- **WHAT TO DO**: Format the material below as a numbered list with one line per item, skipping blank lines. Leave the pictures out of your answer.

- **MATERIAL PROVIDED**:
━━━━━━━━

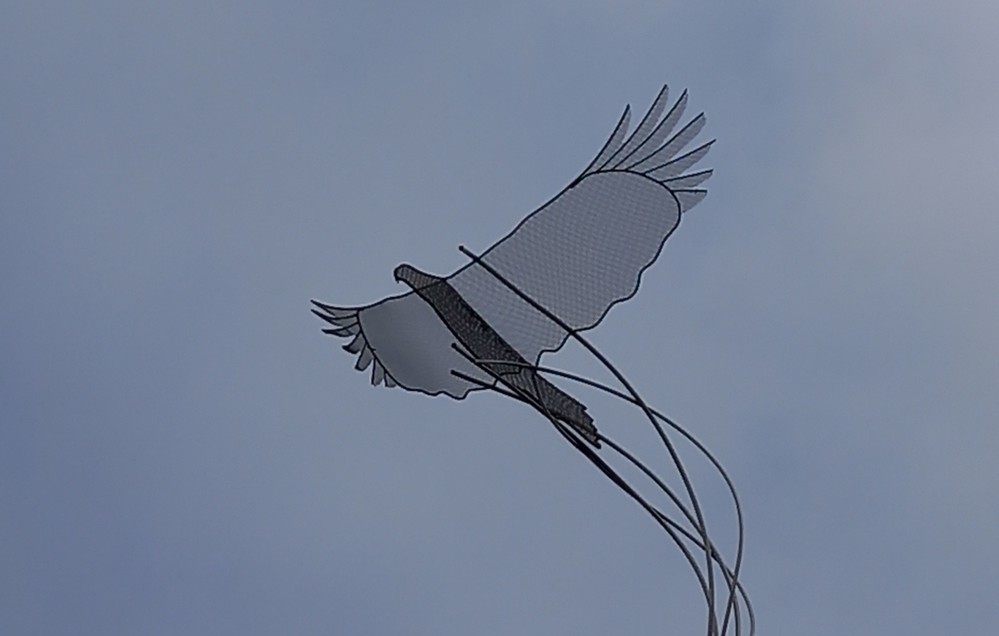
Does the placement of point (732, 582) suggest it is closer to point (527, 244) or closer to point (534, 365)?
point (534, 365)

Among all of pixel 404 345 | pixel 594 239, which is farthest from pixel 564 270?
pixel 404 345

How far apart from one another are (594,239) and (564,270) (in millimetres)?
254

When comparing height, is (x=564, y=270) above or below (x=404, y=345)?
above

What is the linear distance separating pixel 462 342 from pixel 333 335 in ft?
4.31

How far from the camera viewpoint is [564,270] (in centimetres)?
873

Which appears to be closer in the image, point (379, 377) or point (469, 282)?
point (469, 282)

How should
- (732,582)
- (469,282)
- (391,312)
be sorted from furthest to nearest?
(391,312)
(469,282)
(732,582)

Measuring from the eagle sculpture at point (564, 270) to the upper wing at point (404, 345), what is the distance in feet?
0.04

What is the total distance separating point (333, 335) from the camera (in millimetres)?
9531

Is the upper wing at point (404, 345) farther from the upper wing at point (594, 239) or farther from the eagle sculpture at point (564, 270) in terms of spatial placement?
the upper wing at point (594, 239)

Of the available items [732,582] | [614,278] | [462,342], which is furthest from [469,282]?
[732,582]

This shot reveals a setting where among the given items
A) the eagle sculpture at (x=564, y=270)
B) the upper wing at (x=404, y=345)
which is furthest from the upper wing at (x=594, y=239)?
the upper wing at (x=404, y=345)

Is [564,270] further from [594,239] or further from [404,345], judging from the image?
[404,345]

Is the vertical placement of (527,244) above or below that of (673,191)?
below
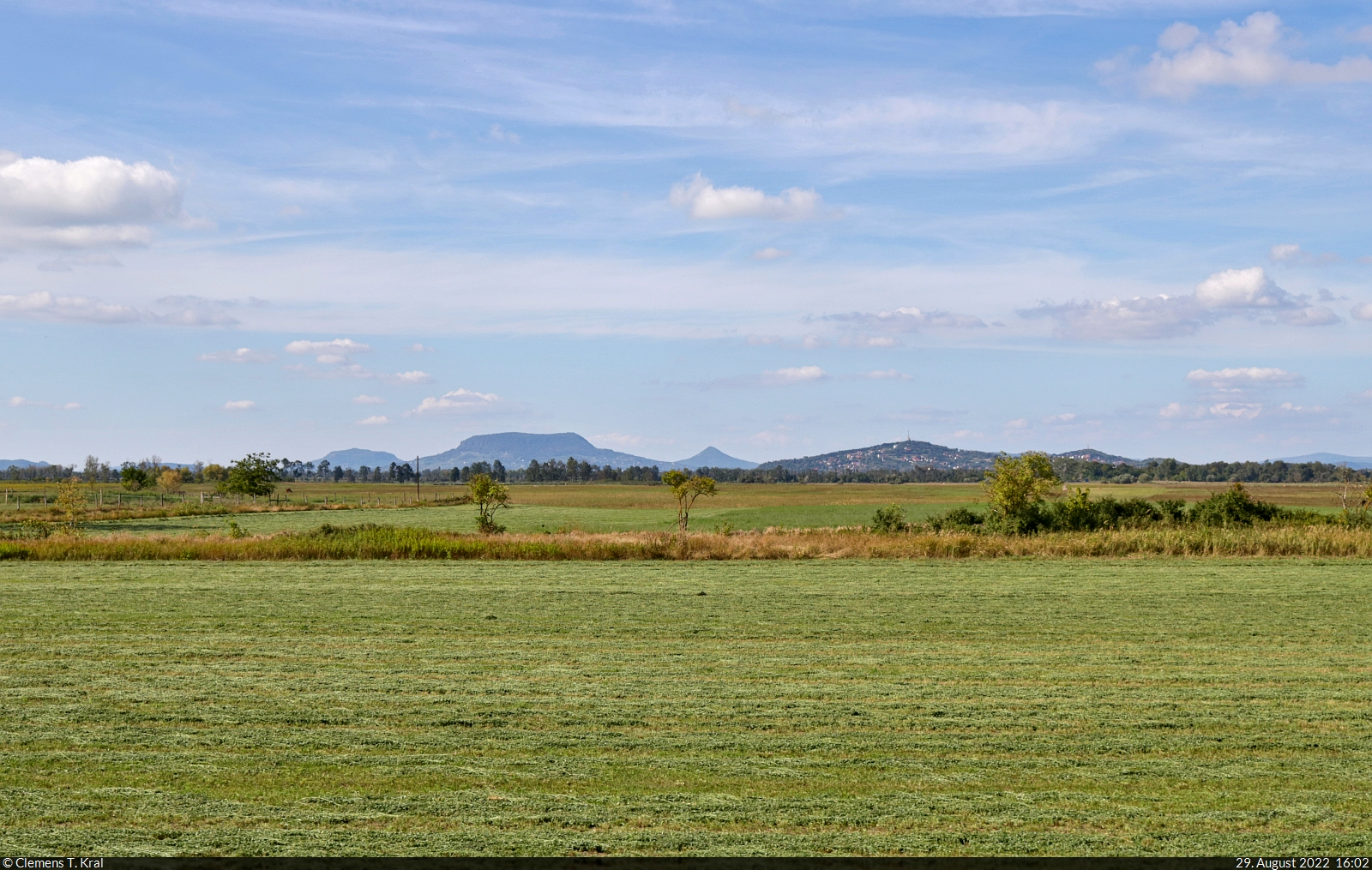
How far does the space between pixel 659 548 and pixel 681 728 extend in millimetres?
18174

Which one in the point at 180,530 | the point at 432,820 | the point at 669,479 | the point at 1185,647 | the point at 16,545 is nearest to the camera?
the point at 432,820

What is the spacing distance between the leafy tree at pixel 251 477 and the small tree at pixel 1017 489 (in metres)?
52.8

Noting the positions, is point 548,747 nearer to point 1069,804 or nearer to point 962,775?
point 962,775

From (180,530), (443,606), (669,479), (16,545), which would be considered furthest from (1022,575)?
(180,530)

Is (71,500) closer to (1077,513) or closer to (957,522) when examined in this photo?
(957,522)

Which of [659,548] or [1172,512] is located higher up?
[1172,512]

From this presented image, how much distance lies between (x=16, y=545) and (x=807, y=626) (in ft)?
70.9

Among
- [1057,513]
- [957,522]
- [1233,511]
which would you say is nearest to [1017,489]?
[1057,513]

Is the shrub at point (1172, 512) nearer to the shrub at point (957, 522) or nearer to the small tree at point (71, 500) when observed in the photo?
the shrub at point (957, 522)

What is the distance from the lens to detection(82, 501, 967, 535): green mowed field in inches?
1854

━━━━━━━━

- **ANSWER IN FULL**:
1. Does the placement of point (732, 582) suggest it is closer to point (527, 244) or closer to point (534, 365)?
2. point (534, 365)
3. Among all of pixel 404 345 | pixel 594 239, which is farthest from pixel 564 270?
4. pixel 404 345
5. How far apart from one another are (594,239) and (564,270) (in millimetres)?
6. 254
7. When comparing height, is (x=564, y=270) above or below (x=404, y=345)?
8. above
9. What is the linear distance separating pixel 462 342 from pixel 333 335 in ft?
10. 4.31
11. How far from the camera viewpoint is [564,270] (in centimetres)?
12. 873
13. Which appears to be closer in the image, point (379, 377) or point (469, 282)?
14. point (469, 282)
15. How should
16. - (732,582)
17. - (469,282)
18. - (391,312)
19. be sorted from furthest to nearest?
20. (391,312)
21. (469,282)
22. (732,582)
23. Measuring from the eagle sculpture at point (564, 270) to the upper wing at point (404, 345), what is the distance in feet?
24. 0.04
25. What is the total distance separating point (333, 335) from the camera (in millimetres)?
26. 9531
27. Is the upper wing at point (404, 345) farther from the upper wing at point (594, 239) or farther from the eagle sculpture at point (564, 270) in terms of spatial placement?
28. the upper wing at point (594, 239)
29. Of the available items [732,582] | [614,278] | [462,342], which is furthest from [469,282]?
30. [732,582]
31. This shot reveals a setting where among the given items
32. A) the eagle sculpture at (x=564, y=270)
33. B) the upper wing at (x=404, y=345)
34. which is furthest from the upper wing at (x=594, y=239)?
35. the upper wing at (x=404, y=345)
36. Is [564,270] further from [594,239] or further from [404,345], judging from the image?
37. [404,345]
38. Is the vertical placement of (527,244) above or below that of (673,191)?
39. below
40. How far does the space between pixel 659 548 and pixel 681 728 extend in millimetres?
41. 18174
42. Which one in the point at 180,530 | the point at 432,820 | the point at 669,479 | the point at 1185,647 | the point at 16,545 is nearest to the camera?
43. the point at 432,820
44. What is the spacing distance between the leafy tree at pixel 251 477 and the small tree at pixel 1017 489 (in metres)?
45. 52.8
46. Noting the positions, is point 548,747 nearer to point 1069,804 or nearer to point 962,775?
47. point 962,775
48. From (180,530), (443,606), (669,479), (16,545), which would be considered furthest from (1022,575)?
49. (180,530)
50. Is (71,500) closer to (1077,513) or closer to (957,522) when examined in this photo?
51. (957,522)
52. Which of [659,548] or [1172,512] is located higher up?
53. [1172,512]
54. From this presented image, how much distance lies between (x=16, y=545) and (x=807, y=626) (in ft)?
55. 70.9
56. Among
57. - [1057,513]
58. - [957,522]
59. - [1233,511]
60. which would you say is nearest to [1017,489]?
61. [1057,513]
62. Is the shrub at point (1172, 512) nearer to the shrub at point (957, 522) or nearer to the small tree at point (71, 500) when observed in the photo?
63. the shrub at point (957, 522)
64. What is the distance from the lens to detection(82, 501, 967, 535): green mowed field in inches?
65. 1854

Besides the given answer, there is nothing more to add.